Jak chcesz tak porównywać, to słabo wyposażony Seat 190KM DSG wychodzi niecałe 150tys., a wersja 150KM DSG pewnie w 135tys. bym się zmieścił. Tak, element finansowy przy Tonale jest nie do obronienia. Chyba, że zaczną dawać takie rabaty jak na Stelvio. Jak byłem w salonie oglądać Tonale, to stało Stelvio przecenione ponad 50tys. (mam cichą nadzieję, że za pół roku dalej takie promocje będą). Dlaczego nie chcę dać szansy Tonale? Jeżdżę obecnie 159-ką 2,4 (225KM). Jak myślisz jakie będą "wrażenia" z jazdy 160KM Tonale (nie wspominając o 130KM)? Jak się przejadę, to opowiem ci, co mi się przyśniło. Tak patrzę na to co Stellantis robi z Alfą i mnie skręca. Widzę konkurencję wewnątrz grupy od Peugeota, czy DS. Więcej emocji zapewni 3008 lub DS4 w wersji 1,6hybryda 225KM. W podobnych pieniądzach do Tonale. Chociaż DS4 strasznie skrytykował Pertyn u siebie na kanale. W tych samych pieniądzach co Tonale można sobie spokojnie jakieś rozsądnie wyposażone Audi Q3 sprawić. Alfa weszła w bardzo, bardzo konkurencyjny segment, jako marka ze sportowym zacięciem, i zapomniała o tym przy projektowaniu układu napędowego.

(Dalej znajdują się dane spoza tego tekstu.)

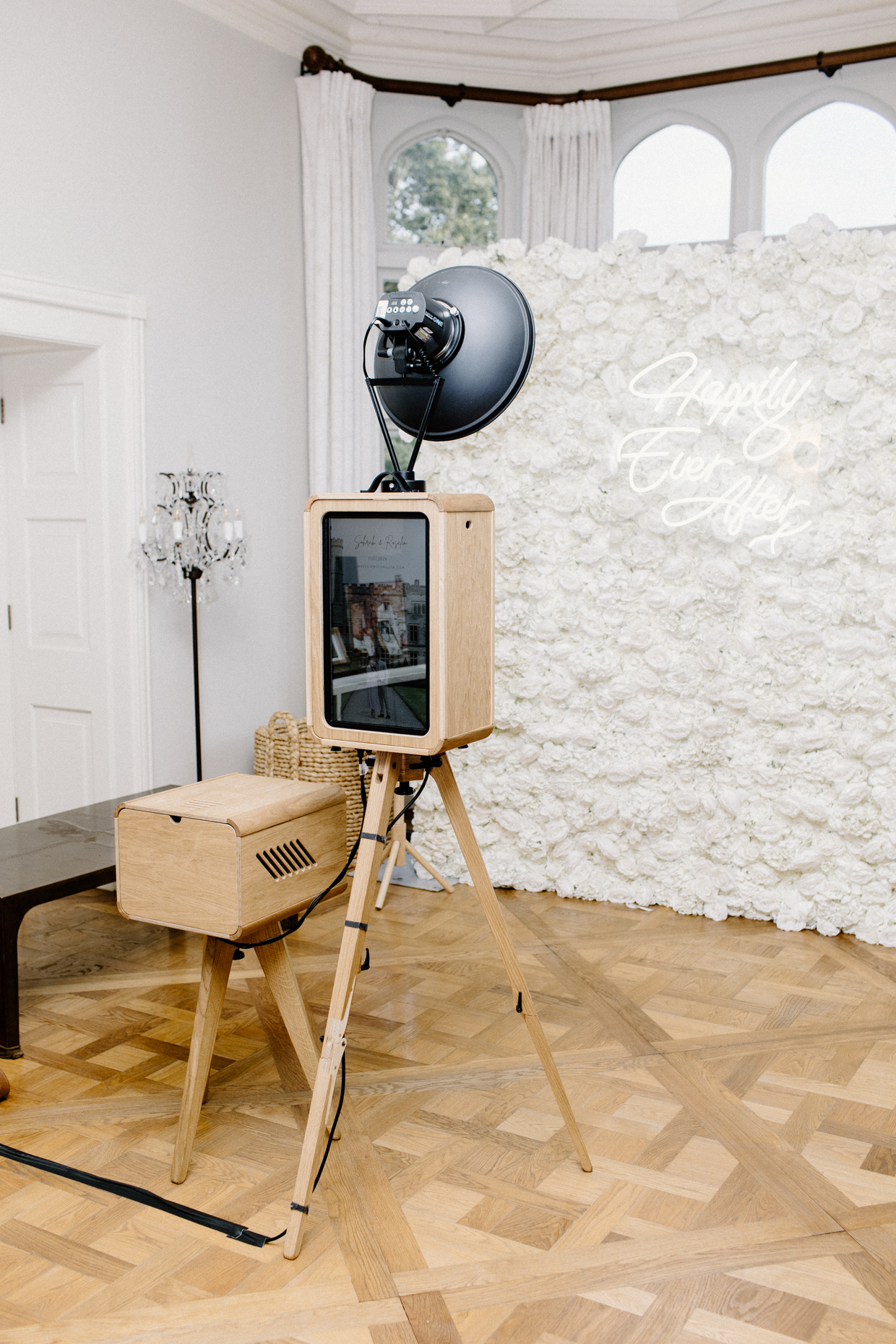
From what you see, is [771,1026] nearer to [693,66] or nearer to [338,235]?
[338,235]

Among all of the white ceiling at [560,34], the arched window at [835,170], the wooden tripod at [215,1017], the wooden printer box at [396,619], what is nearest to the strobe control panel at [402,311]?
the wooden printer box at [396,619]

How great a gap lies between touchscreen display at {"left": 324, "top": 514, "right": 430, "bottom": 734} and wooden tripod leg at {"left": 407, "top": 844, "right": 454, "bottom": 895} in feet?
6.42

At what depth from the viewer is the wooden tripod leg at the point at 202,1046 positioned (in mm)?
2225

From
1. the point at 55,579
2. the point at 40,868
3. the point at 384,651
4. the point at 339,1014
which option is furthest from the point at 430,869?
the point at 384,651

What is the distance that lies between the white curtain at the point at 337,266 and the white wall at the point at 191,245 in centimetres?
9

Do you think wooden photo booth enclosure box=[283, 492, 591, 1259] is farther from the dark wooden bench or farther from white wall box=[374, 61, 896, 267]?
white wall box=[374, 61, 896, 267]

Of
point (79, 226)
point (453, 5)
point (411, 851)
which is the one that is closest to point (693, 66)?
point (453, 5)

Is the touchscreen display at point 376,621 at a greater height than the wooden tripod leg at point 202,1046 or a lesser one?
greater

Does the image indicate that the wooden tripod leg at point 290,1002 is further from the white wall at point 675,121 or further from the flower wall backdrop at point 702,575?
the white wall at point 675,121

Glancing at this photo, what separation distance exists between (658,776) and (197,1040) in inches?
79.5

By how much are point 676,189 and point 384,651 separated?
416cm

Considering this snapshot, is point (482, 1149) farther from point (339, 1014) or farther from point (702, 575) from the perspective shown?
point (702, 575)

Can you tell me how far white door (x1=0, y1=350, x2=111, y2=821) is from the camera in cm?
391

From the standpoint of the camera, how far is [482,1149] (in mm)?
2361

Już mogli dać sobie spokój z nowym silniczkiem i wziąć gotowca od PSA 1,6. byłby na rynku ze 2 lata szybciej, a i koników byłoby więcej.
Jeżeli szukasz emocji w SUVie to bardzo trudny temat, żadne Tonale czy Seaty Ci tego nie zapewnią jeśli przesiadasz się z mocnego kombi. Jedynie Stelvio jest dobrą opcją ale tutaj musisz polować na coś z placu, żeby wyrwać dobry rabat. Te jednak się skończą jak wejdzie lift i wyprzeda się rocznik 2022 także trzeba działać dość sprawnie, za pól roku będzie pewnie po ptakach.
Po cichu rozważam też Cupre Leona albo i30N, ale obawiam się, że nie uzyska aprobaty drugiej połówki :). Chociaż Kona N w środku jej się spodobała. Ale światła w stylu wściekłego chińczyka na razie skreśliły ją z listy. Na razie jeździmy i oglądamy. Pierwsze spostrzeżenia, to to, że koreańskie bliźniaki nie różnią już się jakością wykonają wnętrza od europy. Pewnych terminów nie przeskoczę, zakup planujemy na czerwiec/lipiec. Konkurencja na rynku duża, już widać, że sprzedawcy inaczej gadają niż pół roku temu. Było prawie jak w Polmozbycie w PRL-u. Z jednej strony postępujący kryzys zauważalnie wpływa na chęć rabatowania, z drugiej prawie 20% inflacja uniemożliwia jakiekolwiek deklaracje na pół roku do przodu.